The 33 academicians were members of the textbook development committee in 2006-07, when the political science textbooks (currently being used in schools) were drafted.
In a letter addressed to NCERT director Dinesh Prasad Saklani, they expressed their concerns about how the recent rationalisation exercise has jeopardised their "creative collective effort."
“Since there are several substantive revisions of the original texts, making them thereby different books, we find it difficult to claim that these are the books we produced and to associate our names with them,” the letter written Wednesday reads, reports Indian Express.
Among the 33 academicians, are Kanti Prasad Bajpai, Pratap Bhanu Mehta, Rajeev Bhargava, Niraja Gopal Jayal, Nivedita Menon, Vipul Mudgal, KC Suri, and Peter Ronald deSouza.
The letter by 33 academicians comes within a week of Yogendra Yadav and Suhas Palshikar's missive to the NCERT, where they sought to have their names removed from the books due to what they described as "irrational cuts and large deletions".
They stated that the recent textbook rationalisation exercise lacked any pedagogic justification and expressed embarrassment at being associated with what they termed "mutilated and academically dysfunctional" books.
In response to Yadav and Palshikar's letter, the NCERT released a public statement on 9 June highlighting that the textbook development committees, of which Palshikar and Yadav were members, ceased to exist once the books were published.
The copyright for the educational materials has since remained with the Council independent of the committee, it said.
It further stated that all members of the textbook development committee had agreed to this arrangement in writing.
"During the year 2005-2008, Textbook Development Committees (TDCs) were constituted by the NCERT for development of textbooks in various subjects for all classes. These committees were purely academic in nature and existed until the textbooks were developed," the NCERT said in the statement.
"After the textbooks were published by the NCERT, their copyright remained vested with the NCERT independent of the Textbook Development Committee (TDC)," it added.
"All members of the Textbook Development Committees (TDCs) had given their concurrence on this through written undertakings. Therefore, the roles of the members of the Textbook Development Committees in various capacities.... was limited to advising how to design and develop the textbooks or contributing to the development of their contents and not beyond this," the council said.
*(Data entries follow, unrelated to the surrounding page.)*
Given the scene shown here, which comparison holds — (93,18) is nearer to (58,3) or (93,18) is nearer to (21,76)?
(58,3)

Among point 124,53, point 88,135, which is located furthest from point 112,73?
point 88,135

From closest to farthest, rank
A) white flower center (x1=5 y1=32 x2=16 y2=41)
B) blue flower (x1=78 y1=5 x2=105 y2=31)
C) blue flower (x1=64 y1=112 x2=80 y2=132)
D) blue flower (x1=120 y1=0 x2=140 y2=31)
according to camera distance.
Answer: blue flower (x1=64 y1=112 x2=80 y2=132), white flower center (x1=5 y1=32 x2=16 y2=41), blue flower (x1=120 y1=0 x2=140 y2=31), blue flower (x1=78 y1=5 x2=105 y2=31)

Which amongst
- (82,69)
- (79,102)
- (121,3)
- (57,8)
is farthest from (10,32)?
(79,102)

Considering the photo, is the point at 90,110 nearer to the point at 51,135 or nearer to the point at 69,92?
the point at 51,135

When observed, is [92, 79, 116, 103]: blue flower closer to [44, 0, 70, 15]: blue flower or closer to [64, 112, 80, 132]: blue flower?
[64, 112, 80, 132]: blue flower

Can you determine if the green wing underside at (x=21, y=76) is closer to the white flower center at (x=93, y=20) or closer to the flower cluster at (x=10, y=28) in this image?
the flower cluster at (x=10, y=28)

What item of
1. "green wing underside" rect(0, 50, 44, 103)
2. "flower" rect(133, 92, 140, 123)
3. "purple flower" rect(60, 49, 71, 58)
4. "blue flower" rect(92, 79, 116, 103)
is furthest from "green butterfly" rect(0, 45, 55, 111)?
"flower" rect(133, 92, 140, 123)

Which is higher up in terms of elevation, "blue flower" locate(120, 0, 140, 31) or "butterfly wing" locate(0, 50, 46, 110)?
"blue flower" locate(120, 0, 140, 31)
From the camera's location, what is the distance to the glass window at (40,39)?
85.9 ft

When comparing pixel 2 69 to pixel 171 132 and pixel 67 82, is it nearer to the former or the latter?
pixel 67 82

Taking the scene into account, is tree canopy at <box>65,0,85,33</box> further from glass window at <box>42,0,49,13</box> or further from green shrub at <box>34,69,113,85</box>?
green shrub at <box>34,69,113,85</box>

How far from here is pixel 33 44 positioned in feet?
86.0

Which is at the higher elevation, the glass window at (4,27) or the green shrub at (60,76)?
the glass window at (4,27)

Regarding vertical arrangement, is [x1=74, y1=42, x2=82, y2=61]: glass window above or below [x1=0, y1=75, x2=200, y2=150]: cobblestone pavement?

Textbooks at the school level are ‘developed’ based on the state of our knowledge and understanding on a given subject, the council said.
The Council had conducted a rationalisation exercise last year in response to the Covid-19 pandemic, which led to several changes in the textbook content.
The exercise involved dropping several chapters, paragraphs, and even sentences across subjects to reduce the curriculum burden on students.